Why Prescription Drug Prices are So High

A July 2017 study published by The Commonwealth Fund provides excellent insights into why prescription drug prices are so high.  This article highlights some of its observations and possible solutions.

Introductory prices for new brand-name drugs have reached unprecedented levels over the past decade.  One study found that oral anticancer drugs introduced in 2014 were six times more expensive at launch, when adjusted for inflation, than drugs introduced in 2010 ($11,325 and $1,869 per month, respectively) However, it is not only anticancer drugs that are being launched with high price tags. Recently, several drugs have been introduced to treat psoriasis. Stelara was the first to enter the psoriasis market in 2009, at a cost of nearly $46,000 per year. Then a comparator drug, Cosentyx, was launched in 2015 at the same price   In 2016, a direct competitor to Cosentyx was approved, called Taltz. The launch price for Taltz was set at more than $50,000 per year.

New brand-name drugs are granted patent and market exclusivity protections to give drug manufacturers time to recoup the costs of developing new treatments and cures and to receive a return on investment. During this period of market protection, brand-name drug manufacturers have total discretion in setting their introductory prices and annual increases. The only price competition that can occur is limited and comes from clinically comparable brand-name drugs, also known as comparator drugs. In 2014, 33 new brand-name drugs were launched in the U.S., and only eight had a direct price competitor at launch.

Many manufacturers are using patent protection and market-exclusivity protections to significantly increase some brand-name drug prices annually, even when there have been no significant improvements to the drug. Between 2014 and 2015, retail prices for 268 brand name prescription drugs widely used by older Americans rose by an average of 15.5 percent, 130 times the rate of general inflation.  Upward price swings on specialty pharmaceuticals used to treat complex conditions are often even higher. For example, first-generation disease modifying treatments for multiple sclerosis, originally costing $8,000 to $11,000, now cost about $60,000 per year. Prices of top-selling drugs for multiple sclerosis, Copaxone and Avonex, have seen significant increases. Copaxone’s price doubled, or nearly doubled, between 2010 and 2014.

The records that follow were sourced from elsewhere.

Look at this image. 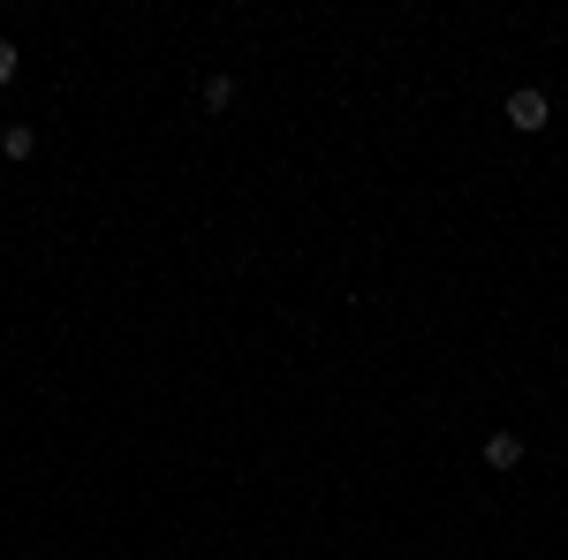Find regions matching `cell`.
I'll return each instance as SVG.
<instances>
[{"instance_id":"6da1fadb","label":"cell","mask_w":568,"mask_h":560,"mask_svg":"<svg viewBox=\"0 0 568 560\" xmlns=\"http://www.w3.org/2000/svg\"><path fill=\"white\" fill-rule=\"evenodd\" d=\"M546 114H554V99L538 84H524V91H508V130H524V136H538L546 130Z\"/></svg>"},{"instance_id":"7a4b0ae2","label":"cell","mask_w":568,"mask_h":560,"mask_svg":"<svg viewBox=\"0 0 568 560\" xmlns=\"http://www.w3.org/2000/svg\"><path fill=\"white\" fill-rule=\"evenodd\" d=\"M516 462H524V439L516 431H493L485 439V470H516Z\"/></svg>"},{"instance_id":"3957f363","label":"cell","mask_w":568,"mask_h":560,"mask_svg":"<svg viewBox=\"0 0 568 560\" xmlns=\"http://www.w3.org/2000/svg\"><path fill=\"white\" fill-rule=\"evenodd\" d=\"M0 152H8V160H31V152H39V130H31V122H8V130H0Z\"/></svg>"},{"instance_id":"277c9868","label":"cell","mask_w":568,"mask_h":560,"mask_svg":"<svg viewBox=\"0 0 568 560\" xmlns=\"http://www.w3.org/2000/svg\"><path fill=\"white\" fill-rule=\"evenodd\" d=\"M235 106V77H205V114H227Z\"/></svg>"},{"instance_id":"5b68a950","label":"cell","mask_w":568,"mask_h":560,"mask_svg":"<svg viewBox=\"0 0 568 560\" xmlns=\"http://www.w3.org/2000/svg\"><path fill=\"white\" fill-rule=\"evenodd\" d=\"M16 69H23V53H16V45L0 39V84H16Z\"/></svg>"}]
</instances>
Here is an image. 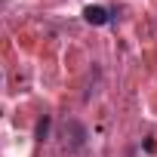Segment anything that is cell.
Wrapping results in <instances>:
<instances>
[{"mask_svg": "<svg viewBox=\"0 0 157 157\" xmlns=\"http://www.w3.org/2000/svg\"><path fill=\"white\" fill-rule=\"evenodd\" d=\"M34 139H37V142H46V139H49V117H46V114H43L40 120H37V129H34Z\"/></svg>", "mask_w": 157, "mask_h": 157, "instance_id": "7a4b0ae2", "label": "cell"}, {"mask_svg": "<svg viewBox=\"0 0 157 157\" xmlns=\"http://www.w3.org/2000/svg\"><path fill=\"white\" fill-rule=\"evenodd\" d=\"M83 19H86L90 25H108V22H111V13H108L105 6H86V10H83Z\"/></svg>", "mask_w": 157, "mask_h": 157, "instance_id": "6da1fadb", "label": "cell"}]
</instances>
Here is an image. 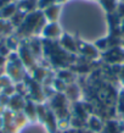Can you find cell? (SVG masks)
<instances>
[{
	"label": "cell",
	"mask_w": 124,
	"mask_h": 133,
	"mask_svg": "<svg viewBox=\"0 0 124 133\" xmlns=\"http://www.w3.org/2000/svg\"><path fill=\"white\" fill-rule=\"evenodd\" d=\"M5 111H6V106L0 104V117H3V115L5 114Z\"/></svg>",
	"instance_id": "277c9868"
},
{
	"label": "cell",
	"mask_w": 124,
	"mask_h": 133,
	"mask_svg": "<svg viewBox=\"0 0 124 133\" xmlns=\"http://www.w3.org/2000/svg\"><path fill=\"white\" fill-rule=\"evenodd\" d=\"M24 105H26V101L23 100L22 95H20V94H13L12 97H10V100H9V104H8V109L11 110L12 112H21V110L24 109Z\"/></svg>",
	"instance_id": "6da1fadb"
},
{
	"label": "cell",
	"mask_w": 124,
	"mask_h": 133,
	"mask_svg": "<svg viewBox=\"0 0 124 133\" xmlns=\"http://www.w3.org/2000/svg\"><path fill=\"white\" fill-rule=\"evenodd\" d=\"M16 11L15 9V5L12 4H8L6 6H4L3 9H0V18H9V17L13 16V14Z\"/></svg>",
	"instance_id": "3957f363"
},
{
	"label": "cell",
	"mask_w": 124,
	"mask_h": 133,
	"mask_svg": "<svg viewBox=\"0 0 124 133\" xmlns=\"http://www.w3.org/2000/svg\"><path fill=\"white\" fill-rule=\"evenodd\" d=\"M88 127H89V129H90L91 132H94V133L101 132V131H102V128H104V126H102V122H101V120L99 118V117H96V116L89 117Z\"/></svg>",
	"instance_id": "7a4b0ae2"
},
{
	"label": "cell",
	"mask_w": 124,
	"mask_h": 133,
	"mask_svg": "<svg viewBox=\"0 0 124 133\" xmlns=\"http://www.w3.org/2000/svg\"><path fill=\"white\" fill-rule=\"evenodd\" d=\"M0 133H4V131H0Z\"/></svg>",
	"instance_id": "8992f818"
},
{
	"label": "cell",
	"mask_w": 124,
	"mask_h": 133,
	"mask_svg": "<svg viewBox=\"0 0 124 133\" xmlns=\"http://www.w3.org/2000/svg\"><path fill=\"white\" fill-rule=\"evenodd\" d=\"M5 127V122H4V118L3 117H0V131H3Z\"/></svg>",
	"instance_id": "5b68a950"
}]
</instances>
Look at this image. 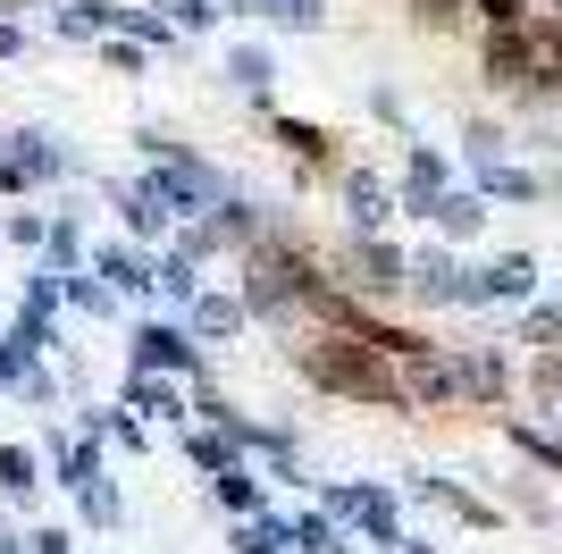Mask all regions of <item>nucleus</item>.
<instances>
[{
  "mask_svg": "<svg viewBox=\"0 0 562 554\" xmlns=\"http://www.w3.org/2000/svg\"><path fill=\"white\" fill-rule=\"evenodd\" d=\"M311 378L336 395H361V403H403V378L386 362H378V336L361 345V336H319L311 345Z\"/></svg>",
  "mask_w": 562,
  "mask_h": 554,
  "instance_id": "1",
  "label": "nucleus"
},
{
  "mask_svg": "<svg viewBox=\"0 0 562 554\" xmlns=\"http://www.w3.org/2000/svg\"><path fill=\"white\" fill-rule=\"evenodd\" d=\"M487 76H495V85H546V92H562V34H554V25H495Z\"/></svg>",
  "mask_w": 562,
  "mask_h": 554,
  "instance_id": "2",
  "label": "nucleus"
},
{
  "mask_svg": "<svg viewBox=\"0 0 562 554\" xmlns=\"http://www.w3.org/2000/svg\"><path fill=\"white\" fill-rule=\"evenodd\" d=\"M479 9H487L495 25H520V0H479Z\"/></svg>",
  "mask_w": 562,
  "mask_h": 554,
  "instance_id": "3",
  "label": "nucleus"
},
{
  "mask_svg": "<svg viewBox=\"0 0 562 554\" xmlns=\"http://www.w3.org/2000/svg\"><path fill=\"white\" fill-rule=\"evenodd\" d=\"M412 9H420V18H453V9H462V0H412Z\"/></svg>",
  "mask_w": 562,
  "mask_h": 554,
  "instance_id": "4",
  "label": "nucleus"
},
{
  "mask_svg": "<svg viewBox=\"0 0 562 554\" xmlns=\"http://www.w3.org/2000/svg\"><path fill=\"white\" fill-rule=\"evenodd\" d=\"M554 9H562V0H554Z\"/></svg>",
  "mask_w": 562,
  "mask_h": 554,
  "instance_id": "5",
  "label": "nucleus"
}]
</instances>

Some manufacturers develop new drugs by leveraging federally funded research and discoveries. Through the National Institutes of Health (NIH) and other agencies, the federal government funds a large portion of pharmaceutical research and development, with substantial investments in the basic science and translational research that leads to new drug discoveries, as well as late-stage development. The government typically awards grants to researchers at academic medical centers and other institutions, and some projects are conducted by federally employed scientists. New discoveries are commonly licensed to drug manufacturers for additional development and testing, as well as marketing and commercialization. Drug manufacturers still benefit from market-exclusivity protections in these situations: they can introduce these new drugs, developed primarily with federal funds, at high launch prices even when spared considerable research and development costs.

For example, the federal government spent $484 million developing the cancer drug Taxol, which was then marketed under an agreement with Bristol-Myers Squibb starting in 1993. In 10 years, the manufacturer earned $9 billion in revenue and paid the federal government $35 million in royalties.

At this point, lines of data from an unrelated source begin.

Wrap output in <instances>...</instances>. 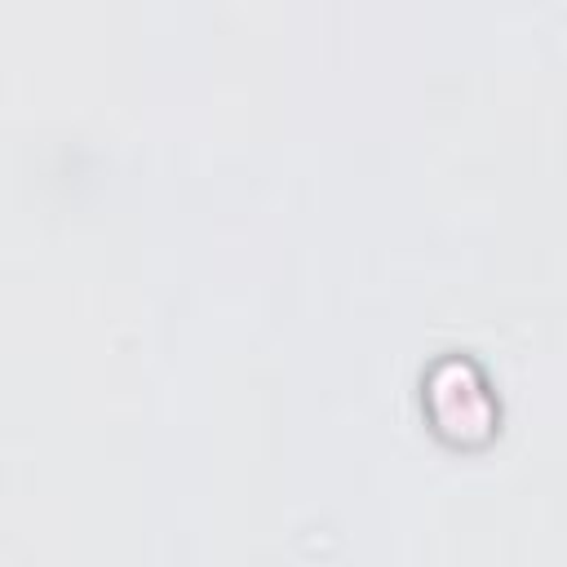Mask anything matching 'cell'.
I'll return each mask as SVG.
<instances>
[{
  "label": "cell",
  "mask_w": 567,
  "mask_h": 567,
  "mask_svg": "<svg viewBox=\"0 0 567 567\" xmlns=\"http://www.w3.org/2000/svg\"><path fill=\"white\" fill-rule=\"evenodd\" d=\"M421 408L430 430L456 452L487 447L501 430V399L492 390V377L465 350H447L425 368Z\"/></svg>",
  "instance_id": "1"
}]
</instances>
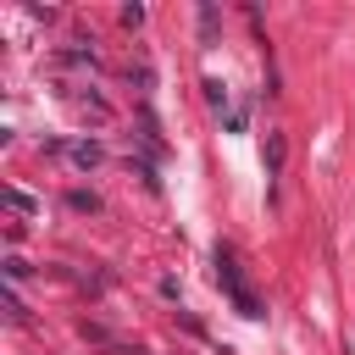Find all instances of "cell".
<instances>
[{"instance_id": "5", "label": "cell", "mask_w": 355, "mask_h": 355, "mask_svg": "<svg viewBox=\"0 0 355 355\" xmlns=\"http://www.w3.org/2000/svg\"><path fill=\"white\" fill-rule=\"evenodd\" d=\"M0 300H6V316H11V322H28V305H22V300H17V288H6V294H0Z\"/></svg>"}, {"instance_id": "3", "label": "cell", "mask_w": 355, "mask_h": 355, "mask_svg": "<svg viewBox=\"0 0 355 355\" xmlns=\"http://www.w3.org/2000/svg\"><path fill=\"white\" fill-rule=\"evenodd\" d=\"M72 161H78V166H100V144H94V139L72 144Z\"/></svg>"}, {"instance_id": "1", "label": "cell", "mask_w": 355, "mask_h": 355, "mask_svg": "<svg viewBox=\"0 0 355 355\" xmlns=\"http://www.w3.org/2000/svg\"><path fill=\"white\" fill-rule=\"evenodd\" d=\"M216 283H222V294L233 300V311H239V316H261V300L250 294V283L239 277V261H233L227 250H216Z\"/></svg>"}, {"instance_id": "4", "label": "cell", "mask_w": 355, "mask_h": 355, "mask_svg": "<svg viewBox=\"0 0 355 355\" xmlns=\"http://www.w3.org/2000/svg\"><path fill=\"white\" fill-rule=\"evenodd\" d=\"M6 205H11V211H22V216H33V211H39V200H33V194H22V189H6Z\"/></svg>"}, {"instance_id": "7", "label": "cell", "mask_w": 355, "mask_h": 355, "mask_svg": "<svg viewBox=\"0 0 355 355\" xmlns=\"http://www.w3.org/2000/svg\"><path fill=\"white\" fill-rule=\"evenodd\" d=\"M205 100H211V105H222V100H227V89H222L216 78H205Z\"/></svg>"}, {"instance_id": "6", "label": "cell", "mask_w": 355, "mask_h": 355, "mask_svg": "<svg viewBox=\"0 0 355 355\" xmlns=\"http://www.w3.org/2000/svg\"><path fill=\"white\" fill-rule=\"evenodd\" d=\"M67 205H72V211H100V200H94V194H83V189H72V194H67Z\"/></svg>"}, {"instance_id": "2", "label": "cell", "mask_w": 355, "mask_h": 355, "mask_svg": "<svg viewBox=\"0 0 355 355\" xmlns=\"http://www.w3.org/2000/svg\"><path fill=\"white\" fill-rule=\"evenodd\" d=\"M261 161H266V178H277V172H283V133H266Z\"/></svg>"}]
</instances>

Nearly half of basic research is funded through federal government investments, with roughly 75 percent of new innovative drugs supported by federal funding.  This system of public investment has raised concerns that the economies of developing drugs with government grants are not being passed on to consumers and payers—and that needed medications are not being made accessible to all patients for a reasonable price.

Xtandi, a prostate cancer drug, is an example of how U.S. patients are not benefiting from federal drug development funding. The University of California, Los Angeles, discovered Xtandi and was granted three patents. These patents would not have been possible without funding provided by the NIH and the Department of Defense. Eventually, the three patents were licensed to a private manufacturer, Medivation, which pursued and was granted FDA approval. Today, the average U.S. wholesale price of Xtandi is more than $129,000 a year. Other developed countries pay no more than half this price.

Actions That Would Have Direct Impact on Launch Prices and Annual Increases

  1. Alter patent protections and market exclusivities to introduce price competition, with the goal of reducing patented brand-name drug prices.
  2. Require reasonable pricing of patented brand-name drugs when there are federally funded investments in the development of these drugs, so that the public benefits from any tax dollars devoted to drug research
  3. Alter how federal and state government programs purchase patented brand-name drugs for the purpose of lowering prices and increasing access for patients.
  4. Alter how government programs purchase patented brand-name drugs with the purpose of tying purchases to improved clinical value or health outcomes.